Deactivating recycleHeater should bypass only the recycle leg; the duty train and the shared mixer must keep running on freshFeed:

ps.deactivateSection("recycleHeater");
ps.run();
assertFalse(freshFeed.isLockedInactive());  // upstream feed untouched
assertFalse(mix.isLockedInactive());        // shared mixer kept alive
assertTrue(recycleHeater.isLockedInactive());
assertTrue(ps.getBypassedUnits().contains("recycleHeater"));

getBypassedUnits() returns the names of units that are currently bypassed (either lockedInactive or !isActive()), which is the recommended way to log or assert what the engine actually skipped on a given run. On a ProcessModel, the same method returns area::unit qualified names.

This behaviour is covered by ProcessSystemBypassRecycleTest.java.

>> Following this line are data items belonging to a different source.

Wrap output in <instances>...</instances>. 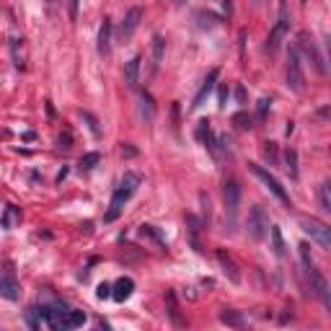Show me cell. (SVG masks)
I'll return each mask as SVG.
<instances>
[{
  "instance_id": "1",
  "label": "cell",
  "mask_w": 331,
  "mask_h": 331,
  "mask_svg": "<svg viewBox=\"0 0 331 331\" xmlns=\"http://www.w3.org/2000/svg\"><path fill=\"white\" fill-rule=\"evenodd\" d=\"M248 171H251L254 176H256L259 182H262V184H264L269 192H272V194H274V197H277L282 204H290V194L284 192V186L277 182V176H274V174H269L266 168H262V166H256V163H248Z\"/></svg>"
},
{
  "instance_id": "2",
  "label": "cell",
  "mask_w": 331,
  "mask_h": 331,
  "mask_svg": "<svg viewBox=\"0 0 331 331\" xmlns=\"http://www.w3.org/2000/svg\"><path fill=\"white\" fill-rule=\"evenodd\" d=\"M300 228L306 233H310L313 240H318L321 248H331V228L326 222L316 220V218H300Z\"/></svg>"
},
{
  "instance_id": "3",
  "label": "cell",
  "mask_w": 331,
  "mask_h": 331,
  "mask_svg": "<svg viewBox=\"0 0 331 331\" xmlns=\"http://www.w3.org/2000/svg\"><path fill=\"white\" fill-rule=\"evenodd\" d=\"M288 28H290V18H288V3H280V18H277V24H274V28H272V34H269V39H266V50L269 52H277L280 50V44H282V39H284V34H288Z\"/></svg>"
},
{
  "instance_id": "4",
  "label": "cell",
  "mask_w": 331,
  "mask_h": 331,
  "mask_svg": "<svg viewBox=\"0 0 331 331\" xmlns=\"http://www.w3.org/2000/svg\"><path fill=\"white\" fill-rule=\"evenodd\" d=\"M288 86L292 91H303L306 88V75H303V68H300V52L298 50H290V60H288Z\"/></svg>"
},
{
  "instance_id": "5",
  "label": "cell",
  "mask_w": 331,
  "mask_h": 331,
  "mask_svg": "<svg viewBox=\"0 0 331 331\" xmlns=\"http://www.w3.org/2000/svg\"><path fill=\"white\" fill-rule=\"evenodd\" d=\"M269 230V218L262 207H251V212H248V236L254 240H262Z\"/></svg>"
},
{
  "instance_id": "6",
  "label": "cell",
  "mask_w": 331,
  "mask_h": 331,
  "mask_svg": "<svg viewBox=\"0 0 331 331\" xmlns=\"http://www.w3.org/2000/svg\"><path fill=\"white\" fill-rule=\"evenodd\" d=\"M298 47L303 50V54H306V57L310 60V62H313V68H316V70H318L321 75H326L324 57L318 54V50H316V42H313V39H310L306 32H300V34H298Z\"/></svg>"
},
{
  "instance_id": "7",
  "label": "cell",
  "mask_w": 331,
  "mask_h": 331,
  "mask_svg": "<svg viewBox=\"0 0 331 331\" xmlns=\"http://www.w3.org/2000/svg\"><path fill=\"white\" fill-rule=\"evenodd\" d=\"M306 274H308V280H310V284H313V292L318 295L321 300H324V306L326 308H331V295H328V284H326V280H324V274L316 269V264L310 262L308 266H306Z\"/></svg>"
},
{
  "instance_id": "8",
  "label": "cell",
  "mask_w": 331,
  "mask_h": 331,
  "mask_svg": "<svg viewBox=\"0 0 331 331\" xmlns=\"http://www.w3.org/2000/svg\"><path fill=\"white\" fill-rule=\"evenodd\" d=\"M132 197V192L130 189H124V186H119L116 192H114V197H112V204H109V212L104 215V222H114L119 215H122V210H124V204H127V200Z\"/></svg>"
},
{
  "instance_id": "9",
  "label": "cell",
  "mask_w": 331,
  "mask_h": 331,
  "mask_svg": "<svg viewBox=\"0 0 331 331\" xmlns=\"http://www.w3.org/2000/svg\"><path fill=\"white\" fill-rule=\"evenodd\" d=\"M238 204H240V186L238 182H228L225 184V210H228L230 218L238 215Z\"/></svg>"
},
{
  "instance_id": "10",
  "label": "cell",
  "mask_w": 331,
  "mask_h": 331,
  "mask_svg": "<svg viewBox=\"0 0 331 331\" xmlns=\"http://www.w3.org/2000/svg\"><path fill=\"white\" fill-rule=\"evenodd\" d=\"M140 18H142V8H132L124 21H122V28H119V36H122V42H127L132 34H134V28L140 26Z\"/></svg>"
},
{
  "instance_id": "11",
  "label": "cell",
  "mask_w": 331,
  "mask_h": 331,
  "mask_svg": "<svg viewBox=\"0 0 331 331\" xmlns=\"http://www.w3.org/2000/svg\"><path fill=\"white\" fill-rule=\"evenodd\" d=\"M218 75H220V70H210V75L204 78V83H202V88L197 91V96H194V104H192V109H200L202 104L207 101V96L212 94V88H215V80H218Z\"/></svg>"
},
{
  "instance_id": "12",
  "label": "cell",
  "mask_w": 331,
  "mask_h": 331,
  "mask_svg": "<svg viewBox=\"0 0 331 331\" xmlns=\"http://www.w3.org/2000/svg\"><path fill=\"white\" fill-rule=\"evenodd\" d=\"M134 292V282L130 277H119L114 284H112V298L116 300V303H124V300Z\"/></svg>"
},
{
  "instance_id": "13",
  "label": "cell",
  "mask_w": 331,
  "mask_h": 331,
  "mask_svg": "<svg viewBox=\"0 0 331 331\" xmlns=\"http://www.w3.org/2000/svg\"><path fill=\"white\" fill-rule=\"evenodd\" d=\"M98 54L109 57L112 54V21L104 18L101 28H98Z\"/></svg>"
},
{
  "instance_id": "14",
  "label": "cell",
  "mask_w": 331,
  "mask_h": 331,
  "mask_svg": "<svg viewBox=\"0 0 331 331\" xmlns=\"http://www.w3.org/2000/svg\"><path fill=\"white\" fill-rule=\"evenodd\" d=\"M140 62H142V57L140 54H134L130 62L124 65V83L130 88H138V78H140Z\"/></svg>"
},
{
  "instance_id": "15",
  "label": "cell",
  "mask_w": 331,
  "mask_h": 331,
  "mask_svg": "<svg viewBox=\"0 0 331 331\" xmlns=\"http://www.w3.org/2000/svg\"><path fill=\"white\" fill-rule=\"evenodd\" d=\"M218 262H220V266H222V272L230 277V282H240V272H238V266H236V262L225 254L222 248L218 251Z\"/></svg>"
},
{
  "instance_id": "16",
  "label": "cell",
  "mask_w": 331,
  "mask_h": 331,
  "mask_svg": "<svg viewBox=\"0 0 331 331\" xmlns=\"http://www.w3.org/2000/svg\"><path fill=\"white\" fill-rule=\"evenodd\" d=\"M18 295H21V288H18L16 280H13V277H0V298L18 300Z\"/></svg>"
},
{
  "instance_id": "17",
  "label": "cell",
  "mask_w": 331,
  "mask_h": 331,
  "mask_svg": "<svg viewBox=\"0 0 331 331\" xmlns=\"http://www.w3.org/2000/svg\"><path fill=\"white\" fill-rule=\"evenodd\" d=\"M220 321H222L225 326H233V328H244V326H246L244 313H240V310H233V308L220 310Z\"/></svg>"
},
{
  "instance_id": "18",
  "label": "cell",
  "mask_w": 331,
  "mask_h": 331,
  "mask_svg": "<svg viewBox=\"0 0 331 331\" xmlns=\"http://www.w3.org/2000/svg\"><path fill=\"white\" fill-rule=\"evenodd\" d=\"M10 52H13V65H16L18 70L26 68V54H24V39L13 36L10 39Z\"/></svg>"
},
{
  "instance_id": "19",
  "label": "cell",
  "mask_w": 331,
  "mask_h": 331,
  "mask_svg": "<svg viewBox=\"0 0 331 331\" xmlns=\"http://www.w3.org/2000/svg\"><path fill=\"white\" fill-rule=\"evenodd\" d=\"M269 236H272V248H274V254L277 256H284V238H282V230L277 228V225H269Z\"/></svg>"
},
{
  "instance_id": "20",
  "label": "cell",
  "mask_w": 331,
  "mask_h": 331,
  "mask_svg": "<svg viewBox=\"0 0 331 331\" xmlns=\"http://www.w3.org/2000/svg\"><path fill=\"white\" fill-rule=\"evenodd\" d=\"M16 222H21V210L13 207V204H8L6 212H3V220H0V225H3V228H13Z\"/></svg>"
},
{
  "instance_id": "21",
  "label": "cell",
  "mask_w": 331,
  "mask_h": 331,
  "mask_svg": "<svg viewBox=\"0 0 331 331\" xmlns=\"http://www.w3.org/2000/svg\"><path fill=\"white\" fill-rule=\"evenodd\" d=\"M163 52H166V39L156 34L153 36V70H158V65L163 62Z\"/></svg>"
},
{
  "instance_id": "22",
  "label": "cell",
  "mask_w": 331,
  "mask_h": 331,
  "mask_svg": "<svg viewBox=\"0 0 331 331\" xmlns=\"http://www.w3.org/2000/svg\"><path fill=\"white\" fill-rule=\"evenodd\" d=\"M284 168H288L290 178H298V153H295L292 148L284 150Z\"/></svg>"
},
{
  "instance_id": "23",
  "label": "cell",
  "mask_w": 331,
  "mask_h": 331,
  "mask_svg": "<svg viewBox=\"0 0 331 331\" xmlns=\"http://www.w3.org/2000/svg\"><path fill=\"white\" fill-rule=\"evenodd\" d=\"M140 236H142V238H150V240H153V244H156L158 248H163V251H166L163 238L156 233V228H153V225H140Z\"/></svg>"
},
{
  "instance_id": "24",
  "label": "cell",
  "mask_w": 331,
  "mask_h": 331,
  "mask_svg": "<svg viewBox=\"0 0 331 331\" xmlns=\"http://www.w3.org/2000/svg\"><path fill=\"white\" fill-rule=\"evenodd\" d=\"M68 328H78V326H83L86 324V313L83 310H68Z\"/></svg>"
},
{
  "instance_id": "25",
  "label": "cell",
  "mask_w": 331,
  "mask_h": 331,
  "mask_svg": "<svg viewBox=\"0 0 331 331\" xmlns=\"http://www.w3.org/2000/svg\"><path fill=\"white\" fill-rule=\"evenodd\" d=\"M98 160H101V153H86V156L80 158V171H91V168H96Z\"/></svg>"
},
{
  "instance_id": "26",
  "label": "cell",
  "mask_w": 331,
  "mask_h": 331,
  "mask_svg": "<svg viewBox=\"0 0 331 331\" xmlns=\"http://www.w3.org/2000/svg\"><path fill=\"white\" fill-rule=\"evenodd\" d=\"M262 153H264V158H266L269 163H272V166H277V163H280V156H277V142H264Z\"/></svg>"
},
{
  "instance_id": "27",
  "label": "cell",
  "mask_w": 331,
  "mask_h": 331,
  "mask_svg": "<svg viewBox=\"0 0 331 331\" xmlns=\"http://www.w3.org/2000/svg\"><path fill=\"white\" fill-rule=\"evenodd\" d=\"M168 316H171V321H174V326H184L186 321L178 316V308H176V300H174V295H168Z\"/></svg>"
},
{
  "instance_id": "28",
  "label": "cell",
  "mask_w": 331,
  "mask_h": 331,
  "mask_svg": "<svg viewBox=\"0 0 331 331\" xmlns=\"http://www.w3.org/2000/svg\"><path fill=\"white\" fill-rule=\"evenodd\" d=\"M138 184H140V176L138 174H124V178H122V184H119V186H124V189H130L132 194H134V189H138Z\"/></svg>"
},
{
  "instance_id": "29",
  "label": "cell",
  "mask_w": 331,
  "mask_h": 331,
  "mask_svg": "<svg viewBox=\"0 0 331 331\" xmlns=\"http://www.w3.org/2000/svg\"><path fill=\"white\" fill-rule=\"evenodd\" d=\"M233 124H236L238 130H248V127H251V116H248L246 112H238V114L233 116Z\"/></svg>"
},
{
  "instance_id": "30",
  "label": "cell",
  "mask_w": 331,
  "mask_h": 331,
  "mask_svg": "<svg viewBox=\"0 0 331 331\" xmlns=\"http://www.w3.org/2000/svg\"><path fill=\"white\" fill-rule=\"evenodd\" d=\"M83 119L88 122V127H91V132H94V138H101V127H98V119L91 114V112H83Z\"/></svg>"
},
{
  "instance_id": "31",
  "label": "cell",
  "mask_w": 331,
  "mask_h": 331,
  "mask_svg": "<svg viewBox=\"0 0 331 331\" xmlns=\"http://www.w3.org/2000/svg\"><path fill=\"white\" fill-rule=\"evenodd\" d=\"M197 18H200V26H215L220 24V16H215V13H197Z\"/></svg>"
},
{
  "instance_id": "32",
  "label": "cell",
  "mask_w": 331,
  "mask_h": 331,
  "mask_svg": "<svg viewBox=\"0 0 331 331\" xmlns=\"http://www.w3.org/2000/svg\"><path fill=\"white\" fill-rule=\"evenodd\" d=\"M328 182L321 186V207H324V212H331V197H328Z\"/></svg>"
},
{
  "instance_id": "33",
  "label": "cell",
  "mask_w": 331,
  "mask_h": 331,
  "mask_svg": "<svg viewBox=\"0 0 331 331\" xmlns=\"http://www.w3.org/2000/svg\"><path fill=\"white\" fill-rule=\"evenodd\" d=\"M142 114H148V119L156 116V109H153V98H150L148 94H142Z\"/></svg>"
},
{
  "instance_id": "34",
  "label": "cell",
  "mask_w": 331,
  "mask_h": 331,
  "mask_svg": "<svg viewBox=\"0 0 331 331\" xmlns=\"http://www.w3.org/2000/svg\"><path fill=\"white\" fill-rule=\"evenodd\" d=\"M57 148H60V150H70V148H72V138H70V132L60 134V138H57Z\"/></svg>"
},
{
  "instance_id": "35",
  "label": "cell",
  "mask_w": 331,
  "mask_h": 331,
  "mask_svg": "<svg viewBox=\"0 0 331 331\" xmlns=\"http://www.w3.org/2000/svg\"><path fill=\"white\" fill-rule=\"evenodd\" d=\"M96 295H98V300H106V298H112V284H98V290H96Z\"/></svg>"
},
{
  "instance_id": "36",
  "label": "cell",
  "mask_w": 331,
  "mask_h": 331,
  "mask_svg": "<svg viewBox=\"0 0 331 331\" xmlns=\"http://www.w3.org/2000/svg\"><path fill=\"white\" fill-rule=\"evenodd\" d=\"M207 134H210V122H207V119H202V122H200V127H197V138L204 142V138H207Z\"/></svg>"
},
{
  "instance_id": "37",
  "label": "cell",
  "mask_w": 331,
  "mask_h": 331,
  "mask_svg": "<svg viewBox=\"0 0 331 331\" xmlns=\"http://www.w3.org/2000/svg\"><path fill=\"white\" fill-rule=\"evenodd\" d=\"M26 321H28V326H32V328H39V321H36V308H32V310L26 313Z\"/></svg>"
},
{
  "instance_id": "38",
  "label": "cell",
  "mask_w": 331,
  "mask_h": 331,
  "mask_svg": "<svg viewBox=\"0 0 331 331\" xmlns=\"http://www.w3.org/2000/svg\"><path fill=\"white\" fill-rule=\"evenodd\" d=\"M225 104H228V88H220V96H218V106L225 109Z\"/></svg>"
},
{
  "instance_id": "39",
  "label": "cell",
  "mask_w": 331,
  "mask_h": 331,
  "mask_svg": "<svg viewBox=\"0 0 331 331\" xmlns=\"http://www.w3.org/2000/svg\"><path fill=\"white\" fill-rule=\"evenodd\" d=\"M269 104H272L269 98H262V101H259V116H262V119H264V116H266V112H269Z\"/></svg>"
},
{
  "instance_id": "40",
  "label": "cell",
  "mask_w": 331,
  "mask_h": 331,
  "mask_svg": "<svg viewBox=\"0 0 331 331\" xmlns=\"http://www.w3.org/2000/svg\"><path fill=\"white\" fill-rule=\"evenodd\" d=\"M70 16H78V0H70Z\"/></svg>"
},
{
  "instance_id": "41",
  "label": "cell",
  "mask_w": 331,
  "mask_h": 331,
  "mask_svg": "<svg viewBox=\"0 0 331 331\" xmlns=\"http://www.w3.org/2000/svg\"><path fill=\"white\" fill-rule=\"evenodd\" d=\"M222 8H225V13L230 16V13H233V0H222Z\"/></svg>"
},
{
  "instance_id": "42",
  "label": "cell",
  "mask_w": 331,
  "mask_h": 331,
  "mask_svg": "<svg viewBox=\"0 0 331 331\" xmlns=\"http://www.w3.org/2000/svg\"><path fill=\"white\" fill-rule=\"evenodd\" d=\"M122 156H130L132 158V156H138V150H134V148H122Z\"/></svg>"
},
{
  "instance_id": "43",
  "label": "cell",
  "mask_w": 331,
  "mask_h": 331,
  "mask_svg": "<svg viewBox=\"0 0 331 331\" xmlns=\"http://www.w3.org/2000/svg\"><path fill=\"white\" fill-rule=\"evenodd\" d=\"M236 96H238V101H240V104L246 101V91H244V88H238V91H236Z\"/></svg>"
},
{
  "instance_id": "44",
  "label": "cell",
  "mask_w": 331,
  "mask_h": 331,
  "mask_svg": "<svg viewBox=\"0 0 331 331\" xmlns=\"http://www.w3.org/2000/svg\"><path fill=\"white\" fill-rule=\"evenodd\" d=\"M186 3V0H174V6H184Z\"/></svg>"
}]
</instances>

Per-unit and fractional thresholds

In addition to the section-wide setSectionLowFlowThreshold(kgPerHour), two finer-grained helpers are available:

• setSectionLowFlowThreshold(unitName, threshold) — set the threshold on a single named unit. Throws IllegalArgumentException if the unit does not exist, which protects against silent typos in long flowsheets.
• setSectionLowFlowThresholdFraction(fraction) — set every unit’s threshold to fraction × inletMassFlowKgPerHour based on its current first inlet. Useful when feed rate spans several decades and a single absolute value is not appropriate. Returns the number of units that were updated.

Both helpers are also exposed on ProcessModel, with the per-unit variant returning true if any area matched the unit name.